The measures, expected to be unveiled tomorrow as part of the national budget, include tax holidays for the solar power sector, reduced taxes for electric vehicles, and new incentives to attract investment in EV manufacturing.
Under the proposed measures, the government plans to introduce a zero percent tax rate for the solar power sector until 2035 to encourage environmentally friendly and affordable electricity generation.
Consumers using solar electricity would also receive a 5 percent tax rebate on electricity bill payments, according to the proposal.
Officials said the measures are intended to expand the use of renewable energy in a country that remains heavily reliant on imported fuel oil and liquefied natural gas (LNG) to meet rising electricity demand.
“We are placing greater emphasis on renewable energy in the coming fiscal year,” State Minister for Power and Energy Anindya Islam Amit recently told Just Energy News.
Incentives for EV Manufacturing
In a major push to develop a domestic electric vehicle industry, the government may also propose a range of duty and tax exemptions for companies manufacturing EVs and EV components in Bangladesh.
Manufacturers of four-wheeler and three-wheeler electric vehicles with high levels of local value addition — including body building, welding, painting and assembly — would enjoy exemptions from all taxes and duties, except a 3 percent import duty on raw materials and components.
Companies involved in lower levels of local value addition, such as parts assembly and painting, would also receive significant incentives, with all duties and taxes waived except a 15 percent import duty.
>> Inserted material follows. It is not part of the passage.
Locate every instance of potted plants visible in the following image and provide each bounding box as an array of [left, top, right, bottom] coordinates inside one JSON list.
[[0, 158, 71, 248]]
The government may further propose a complete exemption from all duties and taxes, including the additional 5 percent VAT, on imports of raw materials and components used by local manufacturers of electric buses and trucks.
The incentives are expected to remain in force until June 30, 2031.
Industry analysts say the measures could help Bangladesh emerge as a regional manufacturing hub for electric mobility, although challenges such as charging infrastructure, grid reliability and supply chain capacity remain significant.
Lower Taxes for Electric Vehicles
The government may also propose substantial reductions in advance income tax on the registration and renewal of electric vehicles at the Bangladesh Road Transport Authority (BRTA).
At present, EV owners are required to pay Tk 200,000 in advance income tax. Under the proposed structure, the tax would be reduced according to battery capacity.
Electric vehicles with up to 200kW battery capacity would pay Tk 25,000, while vehicles with 300kW, 400kW and above 400kW capacity would pay Tk 50,000, Tk 75,000 and Tk 100,000 respectively.
Officials believe the wider adoption of solar power and electric vehicles could significantly ease pressure on Bangladesh’s foreign currency reserves by reducing fuel imports.
Higher Taxes on Petrol and Diesel Vehicles
At the same time, the government is moving to discourage the use of fossil fuel-powered vehicles through higher import taxes.
Under the proposal, the overall tax burden on imported internal combustion engine (ICE) vehicles with engine capacities between 1,200cc and 1,600cc would rise from 132.36 percent to 155.88 percent.
The move is aimed at reducing the use of diesel, octane and petrol-powered vehicles — which officials describe as harmful to the environment — while encouraging consumers to shift towards electric mobility.
However, the existing tax structure for other categories of imported vehicles would remain unchanged.
Coal Import Concessions Extended
Despite the strong emphasis on renewable energy and electric mobility, the government is also likely to propose extending duty and tax concessions on coal imports for power plants until June 30, 2030.
Officials said the extension is necessary to ensure long-term energy security and keep electricity prices affordable amid continuing volatility in global energy markets.
Bangladesh has increasingly relied on coal-fired power generation in recent years to meet growing electricity demand, even as it faces growing international pressure to accelerate its transition towards cleaner energy sources.